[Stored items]
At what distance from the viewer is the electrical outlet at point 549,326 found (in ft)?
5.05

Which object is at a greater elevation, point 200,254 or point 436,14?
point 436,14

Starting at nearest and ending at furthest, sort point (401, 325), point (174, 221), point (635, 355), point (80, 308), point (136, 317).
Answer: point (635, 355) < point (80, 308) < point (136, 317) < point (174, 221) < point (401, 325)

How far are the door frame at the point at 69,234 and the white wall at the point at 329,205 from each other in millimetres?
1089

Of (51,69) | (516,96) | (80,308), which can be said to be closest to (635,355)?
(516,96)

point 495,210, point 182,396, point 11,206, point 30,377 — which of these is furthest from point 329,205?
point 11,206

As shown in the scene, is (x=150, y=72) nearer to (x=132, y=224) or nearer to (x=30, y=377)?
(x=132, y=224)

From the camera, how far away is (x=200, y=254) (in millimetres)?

• **Job**: Please return the entire listing above word for word, without changing anything.

• **In response**:
At what distance from the viewer is the electrical outlet at point 549,326 found (in ft)?
5.05

Which object is at a greater elevation, point 200,254 or point 436,14?
point 436,14

Starting at nearest and ending at furthest, sort point (401, 325), point (174, 221), point (635, 355), point (80, 308), point (136, 317).
Answer: point (635, 355) < point (80, 308) < point (136, 317) < point (174, 221) < point (401, 325)

How far are the door frame at the point at 69,234 and the white wall at the point at 329,205 from each other in millimetres?
1089

Of (51,69) | (516,96) | (80,308), which can be said to be closest to (635,355)?
(516,96)

point 495,210, point 182,396, point 11,206, point 30,377 — which of these is furthest from point 329,205?
point 11,206

As shown in the scene, is (x=150, y=72) nearer to (x=132, y=224) or nearer to (x=30, y=377)?
(x=132, y=224)

From the camera, how far away is (x=200, y=254) (in millimetres)?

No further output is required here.